Mr Dickenson’s disenchantment and economic plight reflect a growing crisis for America’s National Guard and Reserve units. They are made up of the country’s “citizen soldiers” and now bear an enormous burden.
Long deployments and the risk of death have bred such disenchantment — and a significant drop in recruits — that General James Helmly, the chief of the Army Reserve, recently told the Pentagon that it is “rapidly degenerating into a broken force”.
Most of these soldiers are men and women who have day jobs as electricians, firemen, teachers, local politicians, shopkeepers or doctors. Some of them are simply students looking for financial help with their studies who joined up before the September 11 attacks, attracted by the old sales pitch: give us two weeks a year and a weekend a month, and we will give you cash, job training and the chance to fight fires or help local towns hit by natural disasters.
But Afghanistan and Iraq have changed all that. Because of the massive global commitment of America’s regular military, these part-time soldiers now represent nearly 50 per cent of the 150,000 US troops now in Iraq.
They have suffered 20 per cent of US deaths in Iraq, according to their commanders, or nearly 300 of the 1,480 killed. But it is the massive impact that these long deployments have on their lives back home that is breeding the greatest resentment.
Despite a 1994 law obligating employers to give Guard or Reserve members deployed for less than five years their old job back, it is hard on small business owners and the self-employed, and can be circumvented by companies who claim that they need to “restructure”.
A recent study found that 40 per cent of Guard and Reserves have lost substantial income while overseas. There have also been nearly 5,000 complaints lodged against employers by returning soldiers demanding their old jobs back.
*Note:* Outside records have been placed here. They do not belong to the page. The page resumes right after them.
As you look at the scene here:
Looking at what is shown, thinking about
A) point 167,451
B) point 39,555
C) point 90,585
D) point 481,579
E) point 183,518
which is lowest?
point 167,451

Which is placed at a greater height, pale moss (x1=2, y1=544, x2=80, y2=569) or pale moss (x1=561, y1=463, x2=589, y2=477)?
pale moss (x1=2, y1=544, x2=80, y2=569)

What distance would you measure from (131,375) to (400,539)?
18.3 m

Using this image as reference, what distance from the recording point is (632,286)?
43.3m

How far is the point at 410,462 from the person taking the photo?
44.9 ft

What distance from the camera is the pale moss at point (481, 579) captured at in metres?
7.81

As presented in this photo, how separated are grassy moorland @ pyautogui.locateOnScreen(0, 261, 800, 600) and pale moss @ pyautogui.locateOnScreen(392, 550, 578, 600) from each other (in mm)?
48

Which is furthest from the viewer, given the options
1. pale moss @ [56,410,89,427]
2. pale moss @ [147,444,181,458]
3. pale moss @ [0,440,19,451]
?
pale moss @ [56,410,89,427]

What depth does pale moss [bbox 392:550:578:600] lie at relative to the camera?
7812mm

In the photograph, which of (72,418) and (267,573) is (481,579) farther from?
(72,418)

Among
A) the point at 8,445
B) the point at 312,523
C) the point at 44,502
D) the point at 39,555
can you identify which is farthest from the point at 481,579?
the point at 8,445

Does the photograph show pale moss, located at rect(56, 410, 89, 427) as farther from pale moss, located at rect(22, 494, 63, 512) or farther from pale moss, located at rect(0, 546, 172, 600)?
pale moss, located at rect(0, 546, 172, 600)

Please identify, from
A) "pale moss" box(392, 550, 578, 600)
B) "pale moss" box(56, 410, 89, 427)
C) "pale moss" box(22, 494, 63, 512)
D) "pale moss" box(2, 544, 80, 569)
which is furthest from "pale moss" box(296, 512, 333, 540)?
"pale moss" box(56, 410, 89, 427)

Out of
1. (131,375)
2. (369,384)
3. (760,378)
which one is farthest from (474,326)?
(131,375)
Having fought in Iraq, thousands are facing an even tougher battle when they return home: heavy debt, unemployment and broken marriages.
“The biggest problem is predictability,” said Lou Leto, of the Reserve Officer Association. “You’re told you’ll be going for six months. You tell your employer that and then, boom, you’re extended: you don’t come back. Then you come back and six months later you’re deployed again. We’re frequently coming across people who have lost their businesses.
It’s having a big impact on retention.”
They are fighting an uphill battle in rural America, which provides 70 per cent more recruits for the Guard and Reserve than the cities.
Barbara Paige, from Manning, Iowa, has her two sons Mike, 24, and Matthew, 25, in Afghanistan. Like the rest of the town, she is immensely proud of them, but adds: “The burden on Iowa has been huge. I guess I feel the National Guard has always been the one to help with natural disasters.Now a lot of Guard men and women are going on to the front line — and that’s scary.”